Rabbi Moshe Gottesman and a team of teachers and teenage volunteers have worked to provide a warm, non-threatening and nurturing Jewish environment for children who might not otherwise have one. The program services children with down syndrome, autism and other developmental disabilities who are in public school and would have no other opportunity to be in a yeshiva setting if not for this program.

Students learn davening, the aleph bet, the parsha and the halachos and minhagim of the various Jewish holidays. The boys even put on tefillin with the help of the teenage volunteers who give up their Sundays to help out.

“There’s such a sense of connection. They learn the parsha a week in advance so at the Shabbos table they’ll know what it’s all about like their siblings and counsins who go to yeshiva,” Annalee Ickowics, who has been a teacher at the Smile Program for 25 years and currently serves as the program’s director said. “The kids say they go to yeshiva because they do!”

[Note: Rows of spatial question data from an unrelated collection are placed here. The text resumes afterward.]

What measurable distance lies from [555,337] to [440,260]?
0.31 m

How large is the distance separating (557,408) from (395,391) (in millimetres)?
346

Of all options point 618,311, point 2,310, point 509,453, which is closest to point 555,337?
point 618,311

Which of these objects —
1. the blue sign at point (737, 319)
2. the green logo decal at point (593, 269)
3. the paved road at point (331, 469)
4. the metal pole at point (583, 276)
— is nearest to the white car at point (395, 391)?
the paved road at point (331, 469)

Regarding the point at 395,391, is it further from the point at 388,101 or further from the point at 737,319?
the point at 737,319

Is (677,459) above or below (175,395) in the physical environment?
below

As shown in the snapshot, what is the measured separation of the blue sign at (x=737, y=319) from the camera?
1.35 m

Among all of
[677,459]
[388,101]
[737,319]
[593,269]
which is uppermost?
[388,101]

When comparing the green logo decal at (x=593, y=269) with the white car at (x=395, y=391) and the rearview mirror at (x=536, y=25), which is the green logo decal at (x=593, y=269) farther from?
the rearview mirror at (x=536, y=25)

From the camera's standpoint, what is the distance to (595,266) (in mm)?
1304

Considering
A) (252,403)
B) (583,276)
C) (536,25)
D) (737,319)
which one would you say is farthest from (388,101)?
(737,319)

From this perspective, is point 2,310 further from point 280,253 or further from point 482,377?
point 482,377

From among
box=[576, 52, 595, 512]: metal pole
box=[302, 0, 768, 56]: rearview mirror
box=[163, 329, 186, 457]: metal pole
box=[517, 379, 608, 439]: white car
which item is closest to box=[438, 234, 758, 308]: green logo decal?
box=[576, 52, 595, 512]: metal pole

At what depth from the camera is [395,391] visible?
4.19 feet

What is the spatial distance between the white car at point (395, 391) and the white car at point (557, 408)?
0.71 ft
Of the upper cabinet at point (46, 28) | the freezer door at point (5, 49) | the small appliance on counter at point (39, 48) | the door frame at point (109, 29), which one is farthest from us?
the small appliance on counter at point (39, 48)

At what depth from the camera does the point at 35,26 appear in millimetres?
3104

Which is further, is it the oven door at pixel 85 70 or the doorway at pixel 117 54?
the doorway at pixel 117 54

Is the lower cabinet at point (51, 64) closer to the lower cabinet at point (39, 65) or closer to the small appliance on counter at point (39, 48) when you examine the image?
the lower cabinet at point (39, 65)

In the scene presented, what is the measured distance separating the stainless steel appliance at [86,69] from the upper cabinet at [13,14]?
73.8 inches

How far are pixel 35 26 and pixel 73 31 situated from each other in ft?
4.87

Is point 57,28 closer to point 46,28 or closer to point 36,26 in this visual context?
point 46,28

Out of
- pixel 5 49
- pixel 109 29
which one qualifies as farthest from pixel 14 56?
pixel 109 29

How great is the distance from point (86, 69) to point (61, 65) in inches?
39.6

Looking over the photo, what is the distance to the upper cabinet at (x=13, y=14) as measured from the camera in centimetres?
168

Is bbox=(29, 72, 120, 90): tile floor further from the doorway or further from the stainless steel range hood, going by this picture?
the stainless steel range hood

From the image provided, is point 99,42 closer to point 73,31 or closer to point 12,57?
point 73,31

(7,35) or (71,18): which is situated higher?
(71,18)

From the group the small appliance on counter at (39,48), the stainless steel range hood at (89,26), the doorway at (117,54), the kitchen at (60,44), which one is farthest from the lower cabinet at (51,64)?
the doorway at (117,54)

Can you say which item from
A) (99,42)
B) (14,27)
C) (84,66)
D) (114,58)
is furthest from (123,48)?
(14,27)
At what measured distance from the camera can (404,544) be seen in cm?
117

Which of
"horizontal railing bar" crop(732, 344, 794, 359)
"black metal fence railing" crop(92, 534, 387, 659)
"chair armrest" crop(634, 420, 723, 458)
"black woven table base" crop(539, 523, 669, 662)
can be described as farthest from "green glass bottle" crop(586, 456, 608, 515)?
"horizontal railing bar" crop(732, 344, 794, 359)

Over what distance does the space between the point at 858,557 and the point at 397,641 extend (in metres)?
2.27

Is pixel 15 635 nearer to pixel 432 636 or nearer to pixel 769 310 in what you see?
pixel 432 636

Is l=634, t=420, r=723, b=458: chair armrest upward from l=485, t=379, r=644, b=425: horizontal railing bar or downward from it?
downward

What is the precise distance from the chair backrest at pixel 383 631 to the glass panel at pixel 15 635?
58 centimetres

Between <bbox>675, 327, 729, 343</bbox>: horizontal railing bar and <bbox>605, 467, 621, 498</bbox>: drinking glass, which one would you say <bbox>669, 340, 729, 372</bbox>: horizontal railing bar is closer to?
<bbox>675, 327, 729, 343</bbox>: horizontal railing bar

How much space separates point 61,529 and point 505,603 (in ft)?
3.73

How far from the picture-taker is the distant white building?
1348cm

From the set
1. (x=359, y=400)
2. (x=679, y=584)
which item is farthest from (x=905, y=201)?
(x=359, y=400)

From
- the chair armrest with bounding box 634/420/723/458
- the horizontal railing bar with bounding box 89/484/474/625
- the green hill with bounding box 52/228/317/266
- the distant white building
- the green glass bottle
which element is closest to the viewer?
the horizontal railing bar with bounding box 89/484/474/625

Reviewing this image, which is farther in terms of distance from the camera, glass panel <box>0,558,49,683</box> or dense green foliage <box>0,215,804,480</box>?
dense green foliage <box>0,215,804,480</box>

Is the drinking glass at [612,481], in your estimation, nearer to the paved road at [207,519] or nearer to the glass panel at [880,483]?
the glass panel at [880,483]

While enrollment in the program isn’t free, Rabbi Gottesman has made it clear that he wants to help as many children as possible and that parents can pay what they’re able to. The Smile Program also holds fundraisers such as the Cupcake Kumzitz and their cookbook. Donations are always welcome.

“The kids meld together so beautifully, it’s like a bouquet of flowers is growing in HANC,” Ickowics said.

The Sunday Morning Smile Program runs from 9 to 11 every Sunday during the public school year and is open to children from the ages of four to 17.